Laut einer Untersuchung der NOW GmbH, Berlin, braucht Deutschland in den Jahren 2035, 2040 und 2045 voraussichtlich 1.150, 1.700 und 2.350 Wasserstofftankstellen. Der Bedarf an Wasserstoff für diese Tankstellen, die hauptsächlich schwere Nutzfahrzeuge betanken sollen, wird bis 2030 auf 385.000 t bis 510.000 t steigen. F. Langlotz betonte, dass Wasserstoff im Schwerlastverkehr, wo Batterieantriebe an ihre Grenzen stoßen, eine wichtige Ergänzung für eine klimafreundliche Mobilität ist.
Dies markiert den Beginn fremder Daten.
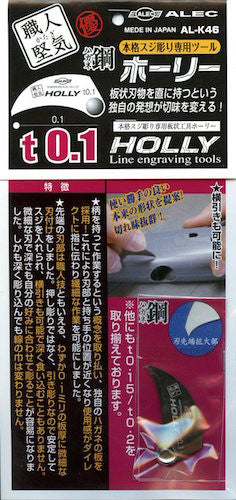 ALEC Holly Line Engraver t0.1 (0.1mm)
Er erklärte, dass bei den Antrieben der Zukunft nicht nur auf eine Technologie gesetzt wird, da sich Brennstoffzellen- und Elektrofahrzeuge ideal ergänzen.
Batterie-Know-how aus Europa
Im Rampenlicht des Kongresses standen auch wegweisende Akku-Technologien für Stromer. Europäische Unternehmen bauen ihr Batterie-Know-how kontinuierlich aus und legen damit die Basis für künftige Innovationen. Ein Beispiel: Die PowerCo SE, Salzgitter, das Batterieunternehmen der Volkswagen AG, Wolfsburg, arbeitet gemeinsam mit dem Druckmaschinenhersteller Koenig & Bauer AG, Würzburg, am so genannten Dry Coating-Verfahren. Mit diesem neuen Produktionsverfahren lässt sich der Energieverbrauch in der Zellfertigung um rund 30 % senken. Außerdem entfällt der Einsatz von chemischen Lösungsmitteln.
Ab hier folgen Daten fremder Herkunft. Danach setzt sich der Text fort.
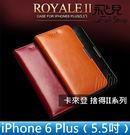 【妃凡】 捨得II系列 APPLE iPhone 6/6s Plus 5.5吋 皮套 保護套 支架 皮質 側翻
Frank Blome, Chief Executive Officer der PowerCo, erklärte, dass der Aufbau einer lokalen Batterieindustrie für Europa von großer Bedeutung ist. Er betonte, dass Innovationen wie das Dry Coating-Verfahren zeigen, dass heimische Unternehmen über das nötige Know-how verfügen, um die Batterietechnologie mitzugestalten. Im Wettbewerb mit China und den USA sind konkurrenzfähige Rahmenbedingungen erforderlich. Die EU nimmt laut F. Blome mit dem Automotive Action Plan wichtige Weichenstellungen vor und unterstützt den Aufbau der Industrie mit Instrumenten wie einer OPEX-Förderung.
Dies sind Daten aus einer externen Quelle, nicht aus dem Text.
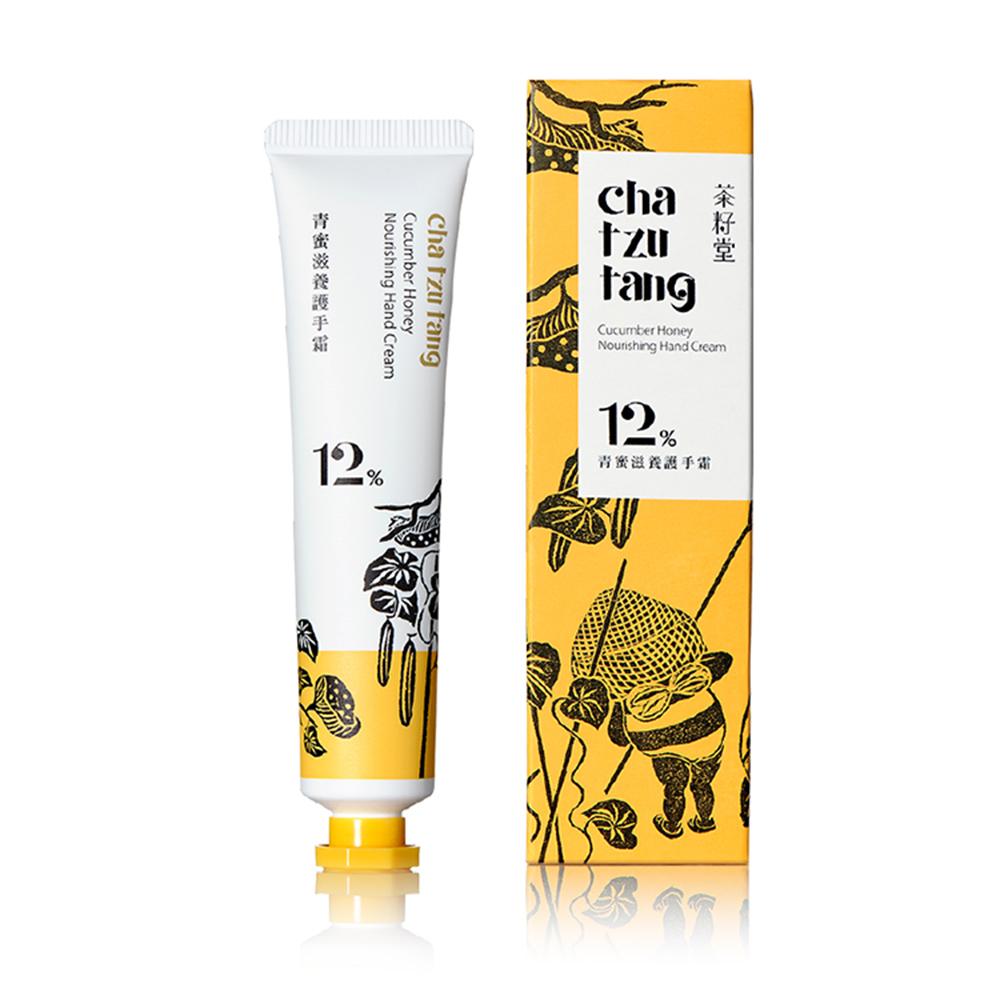 茶籽堂|青蜜滋養護手霜30mL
IEA-Prognose: Jedes zweite Auto weltweit bis 2035 elektrisch
Zwar hat das rasante Marktwachstum von Elektrofahrzeugen in Deutschland im Jahr 2024 einen Dämpfer erhalten. Aber die Nachfrage nach E-Autos wird laut der Drees & Sommer weltweit weiter steigen, insbesondere in China, das auch eine führende Rolle in der Produktion von Batterien einnimmt – zu diesem Ergebnis kommt die IEA Internationale Energie-Agentur, Paris. Demnach wird unter den aktuellen politischen Rahmenbedingungen bis zum Jahr 2035 jedes zweite weltweit verkaufte Auto elektrisch sein. Bei einer ambitionierten Klimapolitik könnten es sogar zwei von drei Fahrzeugen sein. So ließe sich laut IEA der Bedarf an rund 12 Mio. b/d Rohöl vermeiden, was dem derzeitigen Verbrauch im Straßenverkehr in China und Europa zusammen entspricht.
F. Dudenhöffer erklärte, dass E-Fahrzeuge mit innovativer Batterietechnik der Schlüssel für eine emissionsfreie Mobilität sind. Deutschland und Europa dürfen die Spitzenposition in dieser Innovationsbranche nicht China überlassen, wo bereits 50 % der Neuwagenverkäufe auf Elektromobile entfallen. Er hob hervor, dass eine langfristige Strategie für die europäische Batteriezellenproduktion notwendig ist, um die internationale Wettbewerbsfähigkeit zu sichern. Es gilt, die Herstellungskapazitäten auszubauen, die Fertigungsprozesse effizienter zu gestalten und nachhaltige, leistungsfähige Batterietechnologien zu entwickeln, die hohe Reichweiten, kurze Ladezeiten und eine bessere Recyclingfähigkeit bieten. Außerdem ist der beschleunigte Ausbau der Ladeinfrastruktur erforderlich, ebenso wie ein breites Angebot an Automodellen zu niedrigen Preisen.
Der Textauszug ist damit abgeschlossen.